> [Exercise aim] Produce an exact copy of the data below.

**** Study material ****

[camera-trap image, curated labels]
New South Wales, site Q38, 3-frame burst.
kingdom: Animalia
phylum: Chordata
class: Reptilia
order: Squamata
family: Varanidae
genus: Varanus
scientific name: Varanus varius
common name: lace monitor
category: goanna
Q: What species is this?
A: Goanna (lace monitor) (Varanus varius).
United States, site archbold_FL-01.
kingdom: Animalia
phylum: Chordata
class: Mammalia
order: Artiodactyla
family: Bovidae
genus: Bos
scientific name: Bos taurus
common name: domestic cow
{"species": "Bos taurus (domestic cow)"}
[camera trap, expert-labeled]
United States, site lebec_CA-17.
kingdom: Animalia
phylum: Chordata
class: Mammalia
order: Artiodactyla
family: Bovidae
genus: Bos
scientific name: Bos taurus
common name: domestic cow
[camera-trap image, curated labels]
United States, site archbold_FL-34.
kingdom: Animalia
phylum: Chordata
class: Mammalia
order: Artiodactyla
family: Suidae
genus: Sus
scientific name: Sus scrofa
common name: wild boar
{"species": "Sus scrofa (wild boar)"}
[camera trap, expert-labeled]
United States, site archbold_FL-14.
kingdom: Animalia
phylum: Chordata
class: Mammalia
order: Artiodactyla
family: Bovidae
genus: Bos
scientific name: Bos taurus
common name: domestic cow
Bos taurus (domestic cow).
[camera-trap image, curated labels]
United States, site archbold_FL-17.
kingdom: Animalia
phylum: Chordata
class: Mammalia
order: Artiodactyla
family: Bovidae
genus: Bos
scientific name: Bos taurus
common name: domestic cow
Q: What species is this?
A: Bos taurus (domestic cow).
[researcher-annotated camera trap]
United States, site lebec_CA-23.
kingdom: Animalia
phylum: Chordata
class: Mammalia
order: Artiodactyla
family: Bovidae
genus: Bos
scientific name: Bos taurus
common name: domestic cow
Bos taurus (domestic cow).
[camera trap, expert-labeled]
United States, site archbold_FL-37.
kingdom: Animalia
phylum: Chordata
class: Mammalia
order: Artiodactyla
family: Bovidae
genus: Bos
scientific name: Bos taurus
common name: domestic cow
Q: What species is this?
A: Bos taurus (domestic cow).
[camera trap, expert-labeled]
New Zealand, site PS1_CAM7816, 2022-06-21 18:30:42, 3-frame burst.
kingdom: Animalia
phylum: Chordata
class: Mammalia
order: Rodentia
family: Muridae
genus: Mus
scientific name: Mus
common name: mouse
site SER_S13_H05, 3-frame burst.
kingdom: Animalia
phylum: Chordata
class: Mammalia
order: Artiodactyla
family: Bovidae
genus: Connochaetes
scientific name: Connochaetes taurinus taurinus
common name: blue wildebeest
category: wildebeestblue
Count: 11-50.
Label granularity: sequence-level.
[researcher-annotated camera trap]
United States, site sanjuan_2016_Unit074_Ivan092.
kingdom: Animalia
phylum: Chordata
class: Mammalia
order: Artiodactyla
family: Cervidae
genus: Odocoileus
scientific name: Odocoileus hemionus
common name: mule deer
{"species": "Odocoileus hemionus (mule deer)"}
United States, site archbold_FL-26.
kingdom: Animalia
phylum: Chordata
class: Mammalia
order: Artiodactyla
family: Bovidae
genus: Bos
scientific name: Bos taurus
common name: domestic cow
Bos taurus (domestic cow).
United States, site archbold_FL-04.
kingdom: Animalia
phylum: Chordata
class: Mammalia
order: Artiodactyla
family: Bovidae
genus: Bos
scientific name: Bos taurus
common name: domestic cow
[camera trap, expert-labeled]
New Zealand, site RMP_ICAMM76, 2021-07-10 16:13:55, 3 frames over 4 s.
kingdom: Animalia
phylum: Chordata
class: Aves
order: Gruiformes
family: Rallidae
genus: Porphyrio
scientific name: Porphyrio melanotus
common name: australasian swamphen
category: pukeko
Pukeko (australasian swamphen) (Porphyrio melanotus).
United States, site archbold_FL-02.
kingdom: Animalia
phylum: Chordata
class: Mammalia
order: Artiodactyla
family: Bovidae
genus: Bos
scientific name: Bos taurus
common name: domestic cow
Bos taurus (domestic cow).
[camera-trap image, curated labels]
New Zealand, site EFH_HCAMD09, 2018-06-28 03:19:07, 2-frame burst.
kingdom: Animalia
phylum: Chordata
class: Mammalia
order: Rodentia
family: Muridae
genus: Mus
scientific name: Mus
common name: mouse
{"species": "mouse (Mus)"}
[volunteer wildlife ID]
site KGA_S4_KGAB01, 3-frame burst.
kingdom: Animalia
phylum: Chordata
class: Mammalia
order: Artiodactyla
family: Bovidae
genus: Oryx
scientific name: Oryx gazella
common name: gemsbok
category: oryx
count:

****

> [Answer section]
[camera-trap image, curated labels]
New South Wales, site Q38, 3-frame burst.
kingdom: Animalia
phylum: Chordata
class: Reptilia
order: Squamata
family: Varanidae
genus: Varanus
scientific name: Varanus varius
common name: lace monitor
category: goanna
Q: What species is this?
A: Goanna (lace monitor) (Varanus varius).
United States, site archbold_FL-01.
kingdom: Animalia
phylum: Chordata
class: Mammalia
order: Artiodactyla
family: Bovidae
genus: Bos
scientific name: Bos taurus
common name: domestic cow
{"species": "Bos taurus (domestic cow)"}
[camera trap, expert-labeled]
United States, site lebec_CA-17.
kingdom: Animalia
phylum: Chordata
class: Mammalia
order: Artiodactyla
family: Bovidae
genus: Bos
scientific name: Bos taurus
common name: domestic cow
[camera-trap image, curated labels]
United States, site archbold_FL-34.
kingdom: Animalia
phylum: Chordata
class: Mammalia
order: Artiodactyla
family: Suidae
genus: Sus
scientific name: Sus scrofa
common name: wild boar
{"species": "Sus scrofa (wild boar)"}
[camera trap, expert-labeled]
United States, site archbold_FL-14.
kingdom: Animalia
phylum: Chordata
class: Mammalia
order: Artiodactyla
family: Bovidae
genus: Bos
scientific name: Bos taurus
common name: domestic cow
Bos taurus (domestic cow).
[camera-trap image, curated labels]
United States, site archbold_FL-17.
kingdom: Animalia
phylum: Chordata
class: Mammalia
order: Artiodactyla
family: Bovidae
genus: Bos
scientific name: Bos taurus
common name: domestic cow
Q: What species is this?
A: Bos taurus (domestic cow).
[researcher-annotated camera trap]
United States, site lebec_CA-23.
kingdom: Animalia
phylum: Chordata
class: Mammalia
order: Artiodactyla
family: Bovidae
genus: Bos
scientific name: Bos taurus
common name: domestic cow
Bos taurus (domestic cow).
[camera trap, expert-labeled]
United States, site archbold_FL-37.
kingdom: Animalia
phylum: Chordata
class: Mammalia
order: Artiodactyla
family: Bovidae
genus: Bos
scientific name: Bos taurus
common name: domestic cow
Q: What species is this?
A: Bos taurus (domestic cow).
[camera trap, expert-labeled]
New Zealand, site PS1_CAM7816, 2022-06-21 18:30:42, 3-frame burst.
kingdom: Animalia
phylum: Chordata
class: Mammalia
order: Rodentia
family: Muridae
genus: Mus
scientific name: Mus
common name: mouse
site SER_S13_H05, 3-frame burst.
kingdom: Animalia
phylum: Chordata
class: Mammalia
order: Artiodactyla
family: Bovidae
genus: Connochaetes
scientific name: Connochaetes taurinus taurinus
common name: blue wildebeest
category: wildebeestblue
Count: 11-50.
Label granularity: sequence-level.
[researcher-annotated camera trap]
United States, site sanjuan_2016_Unit074_Ivan092.
kingdom: Animalia
phylum: Chordata
class: Mammalia
order: Artiodactyla
family: Cervidae
genus: Odocoileus
scientific name: Odocoileus hemionus
common name: mule deer
{"species": "Odocoileus hemionus (mule deer)"}
United States, site archbold_FL-26.
kingdom: Animalia
phylum: Chordata
class: Mammalia
order: Artiodactyla
family: Bovidae
genus: Bos
scientific name: Bos taurus
common name: domestic cow
Bos taurus (domestic cow).
United States, site archbold_FL-04.
kingdom: Animalia
phylum: Chordata
class: Mammalia
order: Artiodactyla
family: Bovidae
genus: Bos
scientific name: Bos taurus
common name: domestic cow
[camera trap, expert-labeled]
New Zealand, site RMP_ICAMM76, 2021-07-10 16:13:55, 3 frames over 4 s.
kingdom: Animalia
phylum: Chordata
class: Aves
order: Gruiformes
family: Rallidae
genus: Porphyrio
scientific name: Porphyrio melanotus
common name: australasian swamphen
category: pukeko
Pukeko (australasian swamphen) (Porphyrio melanotus).
United States, site archbold_FL-02.
kingdom: Animalia
phylum: Chordata
class: Mammalia
order: Artiodactyla
family: Bovidae
genus: Bos
scientific name: Bos taurus
common name: domestic cow
Bos taurus (domestic cow).
[camera-trap image, curated labels]
New Zealand, site EFH_HCAMD09, 2018-06-28 03:19:07, 2-frame burst.
kingdom: Animalia
phylum: Chordata
class: Mammalia
order: Rodentia
family: Muridae
genus: Mus
scientific name: Mus
common name: mouse
{"species": "mouse (Mus)"}
[volunteer wildlife ID]
site KGA_S4_KGAB01, 3-frame burst.
kingdom: Animalia
phylum: Chordata
class: Mammalia
order: Artiodactyla
family: Bovidae
genus: Oryx
scientific name: Oryx gazella
common name: gemsbok
category: oryx
count:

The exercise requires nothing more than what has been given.